7. Lentils – Another hard sell at my house, but with 18 grams of protein per cup I’m going to try again. I just got a new pressure cooker and it has a lentils button. Perfect excuse to try again.
8. CousCous – My kids LOVE couscous. I think they might eat it every day if I’d let them. My only complaint is that it’s SUPER hard to clean up (but that’s why I have 3 dogs!) And at 6 grams of protein per cup, it’s worth the mess.

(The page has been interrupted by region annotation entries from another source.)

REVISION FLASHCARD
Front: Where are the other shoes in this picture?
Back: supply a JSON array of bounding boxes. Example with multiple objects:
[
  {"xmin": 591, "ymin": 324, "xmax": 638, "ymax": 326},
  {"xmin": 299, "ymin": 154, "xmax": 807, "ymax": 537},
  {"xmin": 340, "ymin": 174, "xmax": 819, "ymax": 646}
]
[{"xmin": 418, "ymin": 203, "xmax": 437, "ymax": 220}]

9. Kale – Kale is one of those things that’s kind of scary until you try it and with almost 3 grams of protein per serving it’s worth a try. We like is best dehydrated (check out my kale chips recipe), but it can be steamed (kind of like the spinach recipe from above) or just eaten raw in your salad. It’s a great thing to add to your green smoothie or juice.
10. Green Peas – At Costco the other day I found a big bag of snap peas and my 7 year old just sat and ate a bunch. These are an easy snack and have 3 grams of protein. Be sure and try green peas too. They have 8 grams of protein per serving making them a perfect addition to dinner.
11. Oatmeal – I’m not a big fan of oatmeal, but at 6 grams of protein per serving, I might try again.
12. Avocado – I saved the best for last! I have a quick avocado snack (olive oil & Dijon mustard on an fresh avocado) every day. One medium avocado has 4 grams of protein and loads of healthy fats to give your brain the tools it needs to work smarter.
I hope this list helps you understand that meat isn’t your only option for protein in a meal. Maybe try to do a Meatless Monday meal each week and include one of these forms of protein.